Hacker News new | ask | show | jobs
by hhw 3484 days ago
There are two different schools of thought to a secure operating system. One is to add features / layers to enhance security, such as with GRSecurity. The other is to ensure correctness, so that there are no bugs to exploit. OpenBSD takes the latter approach, as they're of the opinion that additional features and layers result in more complexity with increased probability of bugs and/or misuse. Also, it's a misconception that OpenBSD's primary focus is security; the primary focus is in fact on correctness, with security being an important but auxiliary benefit of that.

The article posted makes the argument that the first approach is the only true approach to a secure operating system, and that OpenBSD is thus insecure by definition. There's not enough data / samples of secure operating systems to make an intellectually honest assertion that one approach is definitively superior, but OpenBSD likely has the best security track record for an operating system in real-world scenarios.
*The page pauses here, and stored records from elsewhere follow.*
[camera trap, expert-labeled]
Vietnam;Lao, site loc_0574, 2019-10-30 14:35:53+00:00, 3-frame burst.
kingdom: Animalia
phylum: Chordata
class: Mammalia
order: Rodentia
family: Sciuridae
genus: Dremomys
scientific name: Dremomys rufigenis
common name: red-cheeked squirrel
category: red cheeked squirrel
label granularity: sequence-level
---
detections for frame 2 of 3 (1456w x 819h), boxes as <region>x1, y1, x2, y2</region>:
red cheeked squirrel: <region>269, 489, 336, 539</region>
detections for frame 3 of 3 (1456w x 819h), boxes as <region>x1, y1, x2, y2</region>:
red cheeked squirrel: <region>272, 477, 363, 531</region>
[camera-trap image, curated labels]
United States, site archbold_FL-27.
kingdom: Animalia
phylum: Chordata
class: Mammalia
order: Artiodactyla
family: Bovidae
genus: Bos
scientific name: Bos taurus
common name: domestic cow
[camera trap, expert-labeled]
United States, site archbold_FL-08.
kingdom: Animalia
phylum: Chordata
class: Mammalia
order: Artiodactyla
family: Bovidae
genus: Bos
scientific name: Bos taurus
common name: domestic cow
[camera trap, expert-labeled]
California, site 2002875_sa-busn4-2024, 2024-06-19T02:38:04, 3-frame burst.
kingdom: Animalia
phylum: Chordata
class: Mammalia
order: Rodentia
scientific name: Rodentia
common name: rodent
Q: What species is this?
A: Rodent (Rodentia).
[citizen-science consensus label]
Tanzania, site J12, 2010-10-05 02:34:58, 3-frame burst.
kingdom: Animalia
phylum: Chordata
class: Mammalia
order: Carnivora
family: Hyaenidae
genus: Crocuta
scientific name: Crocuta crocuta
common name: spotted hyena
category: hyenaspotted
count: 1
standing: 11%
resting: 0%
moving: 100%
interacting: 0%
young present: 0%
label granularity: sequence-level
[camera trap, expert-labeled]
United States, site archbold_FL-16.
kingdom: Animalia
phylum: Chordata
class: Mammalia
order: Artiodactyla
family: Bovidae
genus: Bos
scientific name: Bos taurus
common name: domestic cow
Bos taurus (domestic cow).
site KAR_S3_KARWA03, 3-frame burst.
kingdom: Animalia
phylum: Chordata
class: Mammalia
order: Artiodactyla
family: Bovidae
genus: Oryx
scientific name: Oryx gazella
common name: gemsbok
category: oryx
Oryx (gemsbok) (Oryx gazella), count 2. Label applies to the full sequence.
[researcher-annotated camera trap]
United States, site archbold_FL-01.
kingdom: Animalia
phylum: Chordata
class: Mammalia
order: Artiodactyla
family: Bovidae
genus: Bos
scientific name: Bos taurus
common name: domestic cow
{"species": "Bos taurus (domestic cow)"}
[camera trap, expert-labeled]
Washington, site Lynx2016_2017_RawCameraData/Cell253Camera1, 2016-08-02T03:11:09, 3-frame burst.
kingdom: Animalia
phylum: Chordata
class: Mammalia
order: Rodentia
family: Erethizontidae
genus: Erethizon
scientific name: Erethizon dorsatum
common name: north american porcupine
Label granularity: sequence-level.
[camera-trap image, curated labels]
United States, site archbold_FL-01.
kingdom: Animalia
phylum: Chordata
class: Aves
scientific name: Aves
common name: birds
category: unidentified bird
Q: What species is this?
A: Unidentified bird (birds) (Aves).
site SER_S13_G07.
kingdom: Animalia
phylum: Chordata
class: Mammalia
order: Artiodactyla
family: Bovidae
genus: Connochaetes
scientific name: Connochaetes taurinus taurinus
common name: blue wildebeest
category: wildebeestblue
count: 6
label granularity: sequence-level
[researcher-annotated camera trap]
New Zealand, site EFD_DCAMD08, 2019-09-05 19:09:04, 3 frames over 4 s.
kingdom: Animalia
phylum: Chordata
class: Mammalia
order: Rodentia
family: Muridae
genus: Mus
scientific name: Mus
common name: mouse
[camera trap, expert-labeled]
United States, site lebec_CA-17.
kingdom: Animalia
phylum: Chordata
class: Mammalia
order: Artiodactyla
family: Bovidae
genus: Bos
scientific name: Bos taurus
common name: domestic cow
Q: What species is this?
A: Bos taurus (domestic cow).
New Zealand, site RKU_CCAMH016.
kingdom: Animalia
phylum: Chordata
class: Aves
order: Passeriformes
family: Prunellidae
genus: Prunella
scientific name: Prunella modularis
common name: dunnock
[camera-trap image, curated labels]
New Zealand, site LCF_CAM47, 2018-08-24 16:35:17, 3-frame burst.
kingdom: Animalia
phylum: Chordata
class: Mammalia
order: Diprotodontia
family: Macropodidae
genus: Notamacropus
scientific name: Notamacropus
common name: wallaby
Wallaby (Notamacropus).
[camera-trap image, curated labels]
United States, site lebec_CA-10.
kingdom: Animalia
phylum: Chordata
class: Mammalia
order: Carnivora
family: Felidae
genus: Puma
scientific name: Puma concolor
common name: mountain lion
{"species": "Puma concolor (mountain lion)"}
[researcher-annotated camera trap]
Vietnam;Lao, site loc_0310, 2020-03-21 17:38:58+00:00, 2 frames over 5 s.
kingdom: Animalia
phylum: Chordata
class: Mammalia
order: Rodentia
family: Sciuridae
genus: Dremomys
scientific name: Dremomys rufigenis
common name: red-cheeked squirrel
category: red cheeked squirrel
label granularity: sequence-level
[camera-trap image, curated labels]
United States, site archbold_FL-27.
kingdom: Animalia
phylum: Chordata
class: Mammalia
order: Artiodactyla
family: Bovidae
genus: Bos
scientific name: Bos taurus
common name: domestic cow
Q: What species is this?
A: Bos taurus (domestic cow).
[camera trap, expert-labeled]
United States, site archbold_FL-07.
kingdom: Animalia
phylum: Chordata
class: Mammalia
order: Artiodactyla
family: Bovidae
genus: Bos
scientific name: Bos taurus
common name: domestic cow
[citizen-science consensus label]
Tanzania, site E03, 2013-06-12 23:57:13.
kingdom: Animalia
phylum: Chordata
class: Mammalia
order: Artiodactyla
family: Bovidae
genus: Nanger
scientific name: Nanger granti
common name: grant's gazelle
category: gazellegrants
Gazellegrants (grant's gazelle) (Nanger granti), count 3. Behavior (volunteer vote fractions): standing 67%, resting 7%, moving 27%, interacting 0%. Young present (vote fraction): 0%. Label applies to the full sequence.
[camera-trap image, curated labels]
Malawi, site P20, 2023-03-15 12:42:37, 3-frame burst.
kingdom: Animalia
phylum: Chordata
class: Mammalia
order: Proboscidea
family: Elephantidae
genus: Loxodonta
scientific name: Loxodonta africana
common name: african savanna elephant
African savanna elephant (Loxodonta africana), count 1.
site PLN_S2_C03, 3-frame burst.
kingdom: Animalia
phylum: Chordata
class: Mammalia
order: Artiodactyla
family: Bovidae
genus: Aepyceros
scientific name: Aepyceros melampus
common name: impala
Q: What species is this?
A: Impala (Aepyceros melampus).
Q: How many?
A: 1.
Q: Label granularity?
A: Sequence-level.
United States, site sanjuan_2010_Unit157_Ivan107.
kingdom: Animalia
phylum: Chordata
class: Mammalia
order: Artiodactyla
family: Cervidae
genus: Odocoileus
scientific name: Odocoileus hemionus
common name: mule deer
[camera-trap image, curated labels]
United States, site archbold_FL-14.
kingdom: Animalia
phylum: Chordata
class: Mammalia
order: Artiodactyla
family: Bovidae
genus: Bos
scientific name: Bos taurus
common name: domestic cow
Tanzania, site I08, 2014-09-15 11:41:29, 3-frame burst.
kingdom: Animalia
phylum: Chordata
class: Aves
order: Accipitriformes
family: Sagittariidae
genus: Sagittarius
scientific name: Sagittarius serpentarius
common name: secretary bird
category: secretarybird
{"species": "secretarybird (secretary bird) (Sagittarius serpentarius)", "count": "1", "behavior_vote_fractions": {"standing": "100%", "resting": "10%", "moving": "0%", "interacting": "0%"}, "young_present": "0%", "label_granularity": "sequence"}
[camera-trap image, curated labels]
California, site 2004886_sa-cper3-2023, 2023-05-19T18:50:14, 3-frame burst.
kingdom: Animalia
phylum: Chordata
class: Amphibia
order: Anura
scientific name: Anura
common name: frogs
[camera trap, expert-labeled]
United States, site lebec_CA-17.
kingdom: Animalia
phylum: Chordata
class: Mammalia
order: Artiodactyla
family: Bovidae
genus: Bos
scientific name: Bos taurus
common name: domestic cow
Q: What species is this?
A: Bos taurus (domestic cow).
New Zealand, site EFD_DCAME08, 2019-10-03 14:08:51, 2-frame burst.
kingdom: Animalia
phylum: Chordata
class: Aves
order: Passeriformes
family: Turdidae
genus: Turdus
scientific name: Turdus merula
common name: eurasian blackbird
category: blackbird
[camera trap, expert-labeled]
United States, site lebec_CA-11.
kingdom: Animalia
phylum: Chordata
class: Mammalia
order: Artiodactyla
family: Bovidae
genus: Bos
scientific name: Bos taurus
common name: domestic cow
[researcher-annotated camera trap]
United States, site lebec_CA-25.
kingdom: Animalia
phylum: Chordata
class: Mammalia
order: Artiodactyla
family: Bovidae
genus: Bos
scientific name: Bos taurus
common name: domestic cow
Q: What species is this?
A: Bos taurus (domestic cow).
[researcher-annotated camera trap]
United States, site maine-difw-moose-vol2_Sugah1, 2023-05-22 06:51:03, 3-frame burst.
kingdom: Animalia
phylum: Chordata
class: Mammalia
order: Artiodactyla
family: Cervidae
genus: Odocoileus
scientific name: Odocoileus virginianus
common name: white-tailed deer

point of reference: years of following the OpenBSD mailing lists

4 comments

There's not enough data / samples of secure operating systems to make an intellectually honest assertion that one approach is definitively superior, but OpenBSD likely has the best security track record for an operating system in real-world scenarios.

While auditing is definitely a good idea, the latter approach only works when you only run services and applications that are part of OpenBSD. Since that is not the case for most realistic usage scenarios, OpenBSD gives you very little, while the former approach (think e.g. SELinux) can help you with isolating applications that you trust, but not as much as, say OpenBSD.

The comment you are replying to does not mention auditing.
It's implied. The comment mentions code correctness and, per the article, this comes from "the extensive code auditing performed on the base system".
This two schools of security isn't accurate. The original approach to security, devised by the inventors of INFOSEC, was doing all of these things:

http://pastebin.com/xZ6m4T8Z

Most vendors and FOSS ignored them despite those methods getting consistently-great results but preferred method not doing so. They then pick and choose among lowest-level techniques for verification. They also slowly relearned independently some of the vast body of security engineering knowledge they're ignoring to this day.

In this case, one camp is about trying to make code in an insecure language perfect with probabilistic mitigations to stop problems. Another barely cares about code security but uses strong measures for containment to hopefully limit damage. Author of OP supports doing both as far as I can tell. High-assurance supports doing what was proven, mathematically and empirically, to get the job done going back to the 1960's-80's extended with what we've learned today. Commercial, CompSci, and a few FOSS projects attempt various levels of adoption of such techniques with safety-critical proprietary (eg aerospace, trains) doing it the most.

"There's not enough data / samples of secure operating systems to make an intellectually honest assertion that one approach is definitively superior"

There really is. Certain methods I outlined consistently worked better. Others didn't. OpenBSD avoids most of what worked outside code review, hardening, and pledge then continues to use language and architecture proven to cause problems vs alternatives for UNIX compatibility. One can definitely make predictions from that about kinds of issues they'll face or upper limits of assurance that can be provided.

> One is to add features / layers to enhance security, such as with GRSecurity. The other is to ensure correctness, so that there are no bugs to exploit.

There is no principle reason why these two philosophies - fixing bugs and explit mitigations - collide. You can strive for both - and I'd argue that that's probably what most infosec people would support. OpenBSD also does quite a bit of exploit mitigation, so they're not clearly on a "bug fixing" philosophy either.

I know Spender has a pretty extreme position in saying that fixing bugs is almost irrelevant. But I'd say he's an extreme voice in that debate.

pledge, W^X are examples of the former approach.